Better education could spur physicians to identify patients at risk for addiction, seek alternative drugs for pain management, and prescribe only the lowest possible dose of opioids when necessary.
“Health care providers wrote 259 million prescriptions for painkillers in 2012, enough for every American adult to have a bottle of pills.”
— CDC Vital Signs; Opioid Painkiller Prescribing: Where You Live Makes a Difference; July 2014
In addition to lack of education, the report notes another key struggle states encounter with PDMPs is “complicated access and notarization procedures.” This is an area where state governments could intervene, creating policies to help streamline the process for those submitting and accessing data. California may have had an easier time with this since CURES is administered by its Department of Justice, rather than a pharmacy board or licensing agency, or Health and Human Services department.
State policies tightening regulation of for-profit pain clinics — or “pill mills” — could also reduce the prevalence of opioid prescription for non-medical use, a significant driver of demand for the drugs.
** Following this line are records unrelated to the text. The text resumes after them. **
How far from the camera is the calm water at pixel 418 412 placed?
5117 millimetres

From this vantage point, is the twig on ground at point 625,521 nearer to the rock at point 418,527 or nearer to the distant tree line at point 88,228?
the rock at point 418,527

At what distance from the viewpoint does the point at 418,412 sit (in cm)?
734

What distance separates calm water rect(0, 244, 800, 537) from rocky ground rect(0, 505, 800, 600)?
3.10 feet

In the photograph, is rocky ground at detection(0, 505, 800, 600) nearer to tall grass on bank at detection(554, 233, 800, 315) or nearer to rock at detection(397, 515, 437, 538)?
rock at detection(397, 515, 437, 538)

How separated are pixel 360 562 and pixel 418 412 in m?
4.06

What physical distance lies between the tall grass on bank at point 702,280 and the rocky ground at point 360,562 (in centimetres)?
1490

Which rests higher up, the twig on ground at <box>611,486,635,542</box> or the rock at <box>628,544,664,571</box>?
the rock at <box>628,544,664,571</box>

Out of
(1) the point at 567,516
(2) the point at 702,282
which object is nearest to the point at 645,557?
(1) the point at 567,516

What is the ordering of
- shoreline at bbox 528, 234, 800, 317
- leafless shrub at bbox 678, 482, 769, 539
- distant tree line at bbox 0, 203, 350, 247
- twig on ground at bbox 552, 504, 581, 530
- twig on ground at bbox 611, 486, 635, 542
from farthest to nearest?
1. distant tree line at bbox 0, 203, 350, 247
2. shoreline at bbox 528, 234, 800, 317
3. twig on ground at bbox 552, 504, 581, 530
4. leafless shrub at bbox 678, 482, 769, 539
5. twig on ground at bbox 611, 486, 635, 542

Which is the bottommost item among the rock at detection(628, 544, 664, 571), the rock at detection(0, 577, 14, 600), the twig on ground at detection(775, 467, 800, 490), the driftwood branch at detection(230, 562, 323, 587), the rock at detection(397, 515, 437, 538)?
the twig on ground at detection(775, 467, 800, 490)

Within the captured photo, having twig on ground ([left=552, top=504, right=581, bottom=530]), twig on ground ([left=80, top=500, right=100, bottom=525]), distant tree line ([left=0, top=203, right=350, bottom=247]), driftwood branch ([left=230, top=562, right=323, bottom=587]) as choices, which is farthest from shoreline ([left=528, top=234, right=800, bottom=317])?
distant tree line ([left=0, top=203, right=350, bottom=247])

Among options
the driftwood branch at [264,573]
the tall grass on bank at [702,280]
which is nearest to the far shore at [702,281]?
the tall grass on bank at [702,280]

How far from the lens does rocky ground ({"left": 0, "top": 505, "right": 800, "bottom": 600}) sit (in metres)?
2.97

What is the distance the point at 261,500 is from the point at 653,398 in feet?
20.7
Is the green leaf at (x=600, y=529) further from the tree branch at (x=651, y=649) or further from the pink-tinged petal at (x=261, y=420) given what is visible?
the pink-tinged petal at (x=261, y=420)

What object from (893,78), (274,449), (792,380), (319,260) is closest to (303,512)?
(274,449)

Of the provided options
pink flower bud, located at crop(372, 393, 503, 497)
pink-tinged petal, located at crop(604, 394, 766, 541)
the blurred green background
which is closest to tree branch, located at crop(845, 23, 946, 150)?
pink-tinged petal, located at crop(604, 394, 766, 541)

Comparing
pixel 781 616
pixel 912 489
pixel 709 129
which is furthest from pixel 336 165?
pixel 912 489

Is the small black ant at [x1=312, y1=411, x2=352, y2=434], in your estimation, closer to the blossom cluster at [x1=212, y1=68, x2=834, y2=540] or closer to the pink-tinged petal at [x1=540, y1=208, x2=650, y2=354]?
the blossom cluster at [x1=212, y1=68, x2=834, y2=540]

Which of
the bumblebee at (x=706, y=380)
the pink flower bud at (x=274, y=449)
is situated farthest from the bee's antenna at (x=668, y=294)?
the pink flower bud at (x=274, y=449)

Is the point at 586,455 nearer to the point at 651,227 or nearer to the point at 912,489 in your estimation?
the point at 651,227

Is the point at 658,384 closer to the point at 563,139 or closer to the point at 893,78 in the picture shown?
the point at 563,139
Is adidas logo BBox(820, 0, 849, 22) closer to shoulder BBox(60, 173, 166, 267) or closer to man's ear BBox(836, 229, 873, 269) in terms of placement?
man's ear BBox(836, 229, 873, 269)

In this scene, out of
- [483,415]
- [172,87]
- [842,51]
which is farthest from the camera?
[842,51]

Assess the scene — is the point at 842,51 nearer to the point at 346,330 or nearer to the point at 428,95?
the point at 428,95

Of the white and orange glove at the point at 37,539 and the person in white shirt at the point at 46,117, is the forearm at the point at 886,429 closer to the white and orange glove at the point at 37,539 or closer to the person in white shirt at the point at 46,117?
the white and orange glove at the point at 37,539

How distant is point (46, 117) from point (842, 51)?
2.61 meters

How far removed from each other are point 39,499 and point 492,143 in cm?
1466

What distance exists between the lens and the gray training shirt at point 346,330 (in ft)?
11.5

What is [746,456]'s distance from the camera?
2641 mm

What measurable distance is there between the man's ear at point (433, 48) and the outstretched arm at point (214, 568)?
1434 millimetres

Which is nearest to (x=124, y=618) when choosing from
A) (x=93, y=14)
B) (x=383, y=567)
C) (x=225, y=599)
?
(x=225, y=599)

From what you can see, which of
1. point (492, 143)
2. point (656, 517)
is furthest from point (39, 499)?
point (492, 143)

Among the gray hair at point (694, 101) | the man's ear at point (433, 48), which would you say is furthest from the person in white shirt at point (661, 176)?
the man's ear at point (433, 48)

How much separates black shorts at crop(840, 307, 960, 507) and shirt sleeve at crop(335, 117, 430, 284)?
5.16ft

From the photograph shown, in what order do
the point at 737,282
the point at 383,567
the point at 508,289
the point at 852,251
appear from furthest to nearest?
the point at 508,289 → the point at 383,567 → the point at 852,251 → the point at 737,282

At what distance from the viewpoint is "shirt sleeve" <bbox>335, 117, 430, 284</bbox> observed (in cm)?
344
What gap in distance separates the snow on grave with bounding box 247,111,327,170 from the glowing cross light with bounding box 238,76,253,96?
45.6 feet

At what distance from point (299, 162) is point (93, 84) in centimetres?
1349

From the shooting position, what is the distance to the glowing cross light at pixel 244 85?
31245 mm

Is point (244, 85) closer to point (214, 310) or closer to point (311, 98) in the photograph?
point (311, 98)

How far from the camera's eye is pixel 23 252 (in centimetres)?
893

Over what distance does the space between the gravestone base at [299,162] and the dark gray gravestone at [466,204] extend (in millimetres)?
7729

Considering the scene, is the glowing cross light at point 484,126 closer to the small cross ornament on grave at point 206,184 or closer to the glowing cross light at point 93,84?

Another barrier may be the lack of a national database. Even in states with effective PDMPs, practitioners have an incomplete picture, seeing only what painkillers a patient has received in their own state but not others. While no plans for a national resource exist, the CDC report said the federal government can assist state PDMPs by “supplying health care providers with data, tools, and guidance for decision making based on proven practices,” and “increasing access to mental health and substance abuse treatment through the Affordable Care Act.”